Comment on Battaglia et al, page
In this issue of Blood, Battaglia and colleagues propose that rapamycin can be used in ex vivo expansion protocols to solve the dilemma of generating sufficient numbers of CD4+CD25+ T regulatory cells for cell-based immunotherapy.
CD4+CD25+ T regulatory (Tr) cells play a key role in containing the immune response to self and foreign antigens. In mouse models, the adoptive transfer of CD4+CD25+ T cells ameliorates autoimmunity and graft-versus-host disease (GVHD), and the CD4+CD25+ T-cell subset functions to promote and maintain immune tolerance of mismatched tissue and organ transplants.1 More recently, dysfunction of CD4+CD25+ Tr-cell subset has been implicated in the pathogenesis of multiple sclerosis and rheumatoid arthritis,2,3 and the presence of CD4+CD25+ Tr cells has been associated with improved outcome in lung transplant recipients.4 These observations fueled interest in exploring cell-based immunotherapy with CD4+CD25+ Tr cells to treat autoimmunity or promote graft acceptance and tolerance.

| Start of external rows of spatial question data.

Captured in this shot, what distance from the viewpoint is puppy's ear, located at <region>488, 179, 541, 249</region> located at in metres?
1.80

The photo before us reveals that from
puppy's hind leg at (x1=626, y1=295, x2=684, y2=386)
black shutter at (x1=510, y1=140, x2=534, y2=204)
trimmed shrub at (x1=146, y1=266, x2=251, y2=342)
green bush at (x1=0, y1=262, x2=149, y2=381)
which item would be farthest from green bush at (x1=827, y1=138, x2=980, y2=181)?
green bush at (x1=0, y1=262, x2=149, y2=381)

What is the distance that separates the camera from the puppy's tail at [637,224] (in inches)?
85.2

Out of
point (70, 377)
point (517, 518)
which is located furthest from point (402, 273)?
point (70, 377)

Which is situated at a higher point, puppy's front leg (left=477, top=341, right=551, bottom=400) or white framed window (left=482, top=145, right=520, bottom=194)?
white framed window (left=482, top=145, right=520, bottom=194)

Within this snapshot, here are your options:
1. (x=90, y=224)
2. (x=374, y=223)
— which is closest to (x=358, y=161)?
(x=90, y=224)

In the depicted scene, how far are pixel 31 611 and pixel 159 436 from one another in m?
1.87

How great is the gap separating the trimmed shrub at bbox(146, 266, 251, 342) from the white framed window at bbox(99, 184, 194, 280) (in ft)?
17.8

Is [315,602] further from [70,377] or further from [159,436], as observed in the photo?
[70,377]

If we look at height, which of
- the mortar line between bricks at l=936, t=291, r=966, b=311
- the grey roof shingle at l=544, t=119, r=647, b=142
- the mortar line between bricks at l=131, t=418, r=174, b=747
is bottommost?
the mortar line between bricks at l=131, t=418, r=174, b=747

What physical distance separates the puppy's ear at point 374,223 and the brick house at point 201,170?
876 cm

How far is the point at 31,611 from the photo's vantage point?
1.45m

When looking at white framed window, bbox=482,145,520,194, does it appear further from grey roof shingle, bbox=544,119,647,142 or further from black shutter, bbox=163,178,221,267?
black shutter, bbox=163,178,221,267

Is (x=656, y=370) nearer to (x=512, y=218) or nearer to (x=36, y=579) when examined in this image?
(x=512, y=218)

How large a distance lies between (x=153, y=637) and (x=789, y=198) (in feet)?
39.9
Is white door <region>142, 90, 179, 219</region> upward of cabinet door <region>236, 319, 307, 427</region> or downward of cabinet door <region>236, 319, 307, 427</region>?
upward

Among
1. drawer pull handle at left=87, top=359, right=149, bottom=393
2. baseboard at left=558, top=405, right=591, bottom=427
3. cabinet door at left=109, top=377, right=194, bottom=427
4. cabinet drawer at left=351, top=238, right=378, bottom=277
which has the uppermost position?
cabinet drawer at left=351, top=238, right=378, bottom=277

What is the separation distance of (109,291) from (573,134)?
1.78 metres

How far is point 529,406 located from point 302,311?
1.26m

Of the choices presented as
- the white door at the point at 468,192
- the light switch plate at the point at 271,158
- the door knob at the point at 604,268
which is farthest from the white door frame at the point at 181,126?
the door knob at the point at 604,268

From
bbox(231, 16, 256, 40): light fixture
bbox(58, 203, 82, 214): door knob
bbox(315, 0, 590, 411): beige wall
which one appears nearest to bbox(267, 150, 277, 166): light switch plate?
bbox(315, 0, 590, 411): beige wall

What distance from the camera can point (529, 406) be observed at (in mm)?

The clinical utility of CD4+CD25+ cell-based therapy depends on the ability to isolate sufficient numbers of antigen-specific and functional regulatory cells. The task is complicated by the heterogeneity of the CD4+CD25+ subset and the relative rarity of preexisting antigen-reactive cells. To this end, several groups around the world are laboring to define conditions for optimal expansion of CD4+CD25+ Tr cells ex vivo. However, too often the expansion of CD4+CD25+ Tr cells proves to be inefficient, or the expanded cells lose their inhibitory potential over time.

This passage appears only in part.